GIVE update: digitisation and high-speed metadata creation
26 Apr 2023The GIVE project (Coordinated Initiative for Flemish Heritage Digitisation) has made rapid progress over recent months. The project, which involves mass digitisation and metadata enrichment, will end later this year. Read about how we’re preparing thousands of newspapers, glass plates, masterpieces and hours of archival content for future (re)use.
To find out what’s happening behind the scenes, follow the project on our social media channels. You can expect updates on milestones and digitisation processes, and learn about how we’re adding and enriching metadata automatically.
Knowyourcarrier.com for photos launched!
Have you already used our identification tool, knowyourcarrier.com? This website has been up and running for identifying old video and audio content since 2018. But now you can also go there to find out about your photographic materials, get tips on how to preserve and digitise them, and discover whether they have any heritage value. This expansion to include photographs has been made possible with help from photographic experts and is part of the GIVE project.

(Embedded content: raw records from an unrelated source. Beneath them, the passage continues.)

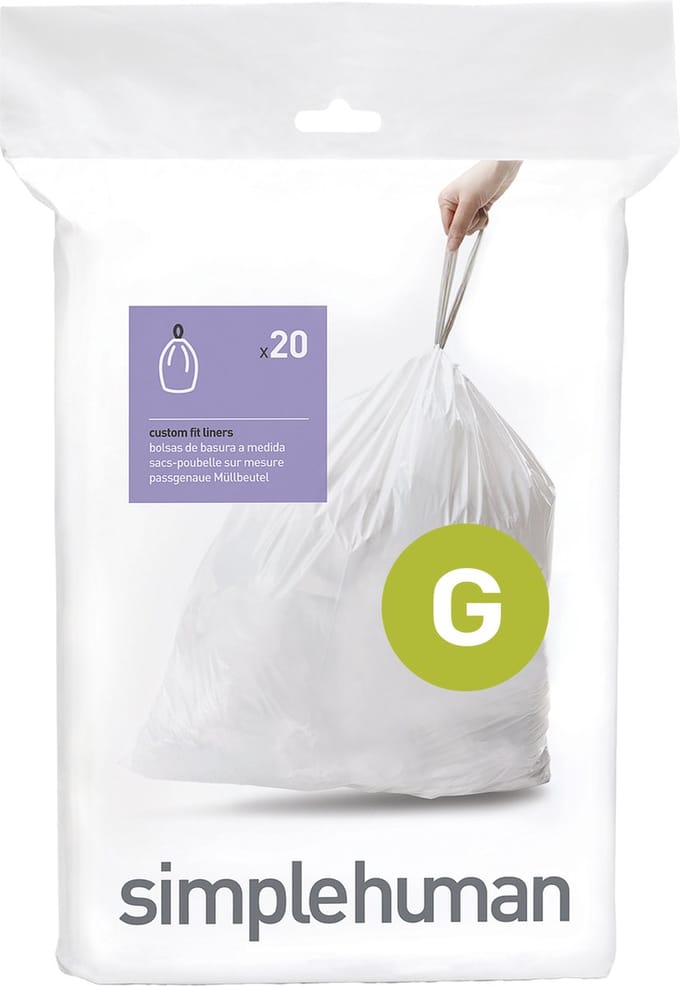Simplehuman Code G op maat gemaakte vuilniszakken, verpakking van 20, wit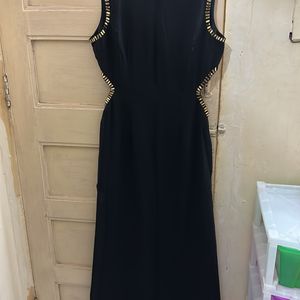 Black Sequins Work Gown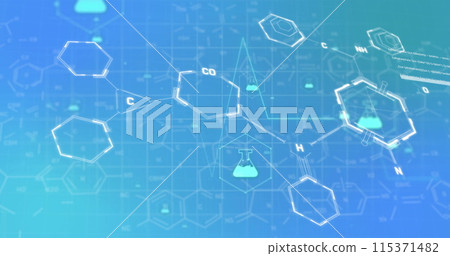 Image of chemistry icons and data processing on blue background 115371482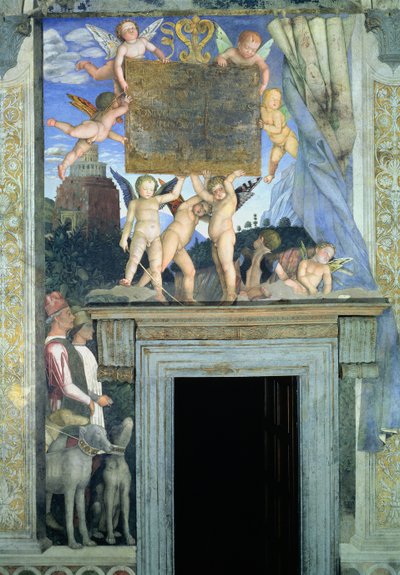 Putti with butterfly wings supporting the dedicatory plaque with hunting dogs and their handlers: (detail) by Andrea Mantegna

The digitisation process is running smoothly
The process of immortalising Flemish masterpieces in 2D, 3D and gigapixel has been underway for some time. At the end of last year, we let you know that the digitisation phase for newspapers, glass plates and masterpieces on paper and parchment was about to begin. Four months later, our digitisation partners are now busy digitising, photographing and scanning. We have made great progress already, but there is still a lot more work to do.
Newspapers on track
Around a quarter of the total number of newspapers have already been digitised. We’re consistently monitoring the quality of each page to ensure they meet our strict requirements, and so far, this has always been the case.
Flemish masterpieces: a big challenge
Digitisation partner GMS finished configuring a custom-made digitisation set-up for the Flemish masterpieces on paper and parchment last week. This set-up ensures we can digitise of a wide range of valuable artefacts as safely as possible. The handwriting of Guilliam Caudron from the Aalst city archives was first to go in front the lens. We will then relocate the set-up to digitise the remaining 39 valuable masterpieces on paper and parchment in ten other locations.
The photography and 3D scanning of paintings, prints and sculptures from museums and churches is no longer in its infancy: we have already digitised over 80% of all the works. But it still remains a challenging task. Some valuable artefacts are suspended as high five meters, while others require assistance from a professional art handling firm.
We ventured into unfamiliar territory in this project: how to make a 3D copy of a sculpture? We are now happy to be in a position to share the knowledge we gained.
Registration in its final phase
We’re digitising an impressively large volume of content in our Primeur newspaper project (together with Flanders Heritage Library) and the GIVE glass plates project. Carefully preparing and registering all these thousands of newspapers and glass plates is an important intermediate step to ensuring a smooth mass digitisation process later on. We started this process in February last year, and are now on the final stretch. We are right on track to safely transport the final newspapers and photos.
We would once again like to thank all of our content partners and colleagues who have dedicated months to this painstaking work!
Interested in damage registration? Flanders Heritage Library conducted research into the state of historical newspapers in Flemish institutions. They confirm the importance of newspaper digitisation on the basis of five case studies.
Enriching audio and video content with metadata: where do we stand?
We store a vast amount of digitised and born-digital content in the meemoo archive system, but a lack of or inadequate annotations make it difficult to search, so it cannot easily be reused. Manually adding metadata to thousands of hours of video and audio is not realistic, which is why we’re turning to methods within the realm of artificial intelligence and machine learning.
Detecting and recognising faces in videos
Many ethical issues arise when you let an application such as this loose on a large amount of content. We are therefore building a robust framework together with Knowledge Centre Data & Society and several stakeholders. A second session in January provided a lot more relevant input, including about the role of our content partners. More details to follow at the end of the project!
Converting audio and video into searchable transcripts
In addition to matching faces to names, using speech recognition to create metadata (speech-to-text or STT) and named-entity recognition (NER) are also on the agenda. What does this entail? An external service translates audio files into ready-made text (transcripts), from which we can later extract relevant names of places, people, organisations and other entities.
For speech recognition, we decided to purchase an existing service and launched a public tender. We assessed all the proposed solutions that we received in terms of price and quality, and compared the different options with content that we transcribed manually in order to remain objective. We ultimately selected Speechmatics as our partner and are currently putting the finishing touches on integrating their service into our architecture.
A few more final adjustments, and the three applications will be able to start enriching 160,000 hours of audio and 120,000 hours of video files from the meemoo archive system...
What next?
The GIVE project will be completed by the end of 2023. We will then gradually make the digitised masterpieces, newspapers and glass plates accessible on our own platforms, and on our participating partners’ platforms if they wish. We’re also preparing the generated metadata so that it can be re-used easily and efficiently.